# [YOUR OBJECTIVE]
Nothing is needed except the lines below that run from the one with "Muebles en venta" through the one with "fd1a5ac2803d8045f53512b5cb15895f--vintage-ski-photo-vintage.jpg", repeated exactly.

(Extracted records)
──────────
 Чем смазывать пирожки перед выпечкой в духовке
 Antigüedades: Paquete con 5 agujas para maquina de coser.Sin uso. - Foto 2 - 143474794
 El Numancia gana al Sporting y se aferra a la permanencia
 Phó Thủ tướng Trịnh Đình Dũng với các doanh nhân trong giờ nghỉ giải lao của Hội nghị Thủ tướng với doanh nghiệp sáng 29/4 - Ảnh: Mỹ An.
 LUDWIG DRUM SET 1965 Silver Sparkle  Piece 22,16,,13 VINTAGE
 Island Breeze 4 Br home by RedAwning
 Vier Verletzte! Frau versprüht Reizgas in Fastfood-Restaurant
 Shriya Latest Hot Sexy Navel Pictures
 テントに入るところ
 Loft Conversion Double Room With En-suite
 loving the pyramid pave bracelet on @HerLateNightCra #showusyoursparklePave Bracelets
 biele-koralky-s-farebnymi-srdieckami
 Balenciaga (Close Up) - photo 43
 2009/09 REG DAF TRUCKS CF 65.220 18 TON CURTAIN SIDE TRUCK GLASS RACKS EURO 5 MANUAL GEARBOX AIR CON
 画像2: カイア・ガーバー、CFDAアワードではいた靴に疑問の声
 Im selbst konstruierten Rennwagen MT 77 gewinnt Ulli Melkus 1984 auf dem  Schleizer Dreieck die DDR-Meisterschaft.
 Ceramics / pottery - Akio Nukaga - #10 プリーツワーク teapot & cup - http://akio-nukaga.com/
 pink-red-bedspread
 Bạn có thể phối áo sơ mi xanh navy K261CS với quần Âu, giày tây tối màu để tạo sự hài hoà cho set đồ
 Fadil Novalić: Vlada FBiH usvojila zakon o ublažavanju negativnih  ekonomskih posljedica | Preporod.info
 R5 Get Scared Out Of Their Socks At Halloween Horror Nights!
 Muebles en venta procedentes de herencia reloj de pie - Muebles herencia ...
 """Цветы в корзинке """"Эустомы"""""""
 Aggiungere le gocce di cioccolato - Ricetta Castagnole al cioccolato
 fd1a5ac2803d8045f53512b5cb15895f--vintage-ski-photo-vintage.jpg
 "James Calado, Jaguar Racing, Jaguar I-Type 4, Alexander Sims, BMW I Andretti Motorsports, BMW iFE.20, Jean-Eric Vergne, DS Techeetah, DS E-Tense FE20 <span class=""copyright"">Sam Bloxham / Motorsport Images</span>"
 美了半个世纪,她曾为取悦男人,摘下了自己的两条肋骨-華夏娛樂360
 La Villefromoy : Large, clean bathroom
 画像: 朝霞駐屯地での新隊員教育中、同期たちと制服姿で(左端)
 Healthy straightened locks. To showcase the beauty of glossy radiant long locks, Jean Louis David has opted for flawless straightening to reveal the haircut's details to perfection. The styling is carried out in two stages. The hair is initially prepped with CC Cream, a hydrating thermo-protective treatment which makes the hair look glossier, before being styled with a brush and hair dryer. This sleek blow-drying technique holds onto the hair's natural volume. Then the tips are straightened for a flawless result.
──────────
# [FINAL ANSWER]
 Muebles en venta procedentes de herencia reloj de pie - Muebles herencia ...
 """Цветы в корзинке """"Эустомы"""""""
 Aggiungere le gocce di cioccolato - Ricetta Castagnole al cioccolato
 fd1a5ac2803d8045f53512b5cb15895f--vintage-ski-photo-vintage.jpg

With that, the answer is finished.